El personaje, Eurídice, no ofrece explicaciones a nadie, no da razones, es ella sola con sus sueños y está con ella misma, disecciona sus obsesiones y su soledad para ella misma. El espectador no es más que una especie de intruso que se asoma (voyeur) a ese submundo en el que le será revelada una historia que le resultará íntimamente familiar, conocida, pues no se rompe jamás ni se resuelve. En este sentido el montaje constituye una fotografía, el retrato de un instante: soñar.

L. Isabel Bazán interpreta a Eurídice de un modo ajeno, desapegado. No interioriza, habla pero no entiende ni sabe lo que dice; lo cual es una lástima si se toma en cuenta que el texto le ofrecía la posibilidad de un trabajo más amplio, menos impostado. Echa mano del recurso fácil del gesto, concentra su energía en el cuerpo, en el movimiento preciso, bien medido pero inútil. ¿Y de la sustancia, qué? 

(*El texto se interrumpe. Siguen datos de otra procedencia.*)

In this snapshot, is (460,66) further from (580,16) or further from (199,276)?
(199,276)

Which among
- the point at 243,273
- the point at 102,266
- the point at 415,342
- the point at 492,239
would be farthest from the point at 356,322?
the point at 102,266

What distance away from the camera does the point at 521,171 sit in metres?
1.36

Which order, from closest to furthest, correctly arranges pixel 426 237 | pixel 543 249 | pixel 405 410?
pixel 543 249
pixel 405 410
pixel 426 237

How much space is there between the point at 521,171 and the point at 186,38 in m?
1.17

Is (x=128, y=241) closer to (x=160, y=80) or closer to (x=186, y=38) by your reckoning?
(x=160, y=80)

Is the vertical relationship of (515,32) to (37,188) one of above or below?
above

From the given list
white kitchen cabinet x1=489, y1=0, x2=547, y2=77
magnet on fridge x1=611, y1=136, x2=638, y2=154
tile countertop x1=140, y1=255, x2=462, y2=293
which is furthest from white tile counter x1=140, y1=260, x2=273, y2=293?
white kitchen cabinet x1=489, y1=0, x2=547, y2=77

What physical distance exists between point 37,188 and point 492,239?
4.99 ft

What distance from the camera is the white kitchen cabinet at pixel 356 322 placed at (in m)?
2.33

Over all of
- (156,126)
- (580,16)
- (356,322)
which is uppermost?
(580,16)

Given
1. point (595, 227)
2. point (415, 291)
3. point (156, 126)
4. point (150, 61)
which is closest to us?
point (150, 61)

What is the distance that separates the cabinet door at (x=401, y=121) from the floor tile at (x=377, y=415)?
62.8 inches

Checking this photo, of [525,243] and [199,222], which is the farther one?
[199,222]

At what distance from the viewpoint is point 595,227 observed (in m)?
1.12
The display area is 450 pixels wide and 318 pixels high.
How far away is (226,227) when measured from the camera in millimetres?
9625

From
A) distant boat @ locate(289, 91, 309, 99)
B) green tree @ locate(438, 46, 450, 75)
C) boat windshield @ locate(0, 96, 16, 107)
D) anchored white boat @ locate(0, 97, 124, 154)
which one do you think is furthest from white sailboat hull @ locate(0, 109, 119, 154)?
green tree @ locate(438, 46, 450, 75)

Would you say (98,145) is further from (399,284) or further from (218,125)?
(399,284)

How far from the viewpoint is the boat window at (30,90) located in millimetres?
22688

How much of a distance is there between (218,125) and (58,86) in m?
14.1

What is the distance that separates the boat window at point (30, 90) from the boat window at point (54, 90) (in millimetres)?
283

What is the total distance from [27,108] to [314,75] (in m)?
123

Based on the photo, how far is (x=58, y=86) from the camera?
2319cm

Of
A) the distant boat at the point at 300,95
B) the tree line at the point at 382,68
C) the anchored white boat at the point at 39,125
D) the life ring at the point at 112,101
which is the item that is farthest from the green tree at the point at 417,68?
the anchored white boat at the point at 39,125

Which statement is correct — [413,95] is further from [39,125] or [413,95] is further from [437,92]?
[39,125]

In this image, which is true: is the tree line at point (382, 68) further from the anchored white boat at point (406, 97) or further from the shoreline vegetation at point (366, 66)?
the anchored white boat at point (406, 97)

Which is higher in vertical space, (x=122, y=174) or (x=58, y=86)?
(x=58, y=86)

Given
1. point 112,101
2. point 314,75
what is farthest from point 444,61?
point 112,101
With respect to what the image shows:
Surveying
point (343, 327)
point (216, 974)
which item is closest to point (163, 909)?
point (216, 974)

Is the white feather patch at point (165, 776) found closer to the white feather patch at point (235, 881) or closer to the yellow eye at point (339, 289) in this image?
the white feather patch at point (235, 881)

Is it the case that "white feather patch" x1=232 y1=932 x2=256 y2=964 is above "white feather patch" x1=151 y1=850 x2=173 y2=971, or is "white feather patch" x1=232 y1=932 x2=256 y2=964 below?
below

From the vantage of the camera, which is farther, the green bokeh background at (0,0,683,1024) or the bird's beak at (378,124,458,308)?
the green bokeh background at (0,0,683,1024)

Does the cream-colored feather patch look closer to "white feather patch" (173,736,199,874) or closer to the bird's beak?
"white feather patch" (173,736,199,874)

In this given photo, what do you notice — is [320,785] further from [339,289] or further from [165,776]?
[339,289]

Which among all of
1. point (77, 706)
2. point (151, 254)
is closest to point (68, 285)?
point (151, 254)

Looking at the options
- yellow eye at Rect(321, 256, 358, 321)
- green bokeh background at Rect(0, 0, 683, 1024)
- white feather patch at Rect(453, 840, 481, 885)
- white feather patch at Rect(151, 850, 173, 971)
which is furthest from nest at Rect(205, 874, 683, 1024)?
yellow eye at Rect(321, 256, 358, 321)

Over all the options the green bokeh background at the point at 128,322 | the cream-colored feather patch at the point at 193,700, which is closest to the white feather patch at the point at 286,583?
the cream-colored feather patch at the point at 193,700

Asustarse, sorprenderse, dolerse hasta la última fibra, reír, tocarse, son actos que no se suceden igual en compañía que en soledad y a Bazán se le escapa el hecho de que la actriz está, en efecto, en un escenario y que está siendo observada mientras ejecuta, pero su personaje está solo en un universo propio, imposible de compartir; entonces se contiene, actúa para sacarse el diez, para hacer bien la tarea, pero no deja ver a Eurídice, no la deja hablar con sus propias palabras y no la ha dotado de una voz y un cuerpo propios. Le pasa lo que a muchos actores en un monólogo: se ven rebasados por su propia circunstancia, y es que si es difícil para cualquier actor dejar de ser, para encarnar un personaje por un momento, la dificultad es un triple salto mortal cuando de monólogos se trata. Quizás sea esta una de las razones por las que cada vez es más difícil montar un monólogo. Pero hay que arriesgarse.

En definitiva, un trabajo que hay que ver porque el texto es sumamente envidiable, la propuesta escénica es interesante y ya hay muy pocos trabajos que apuesten por el monólogo.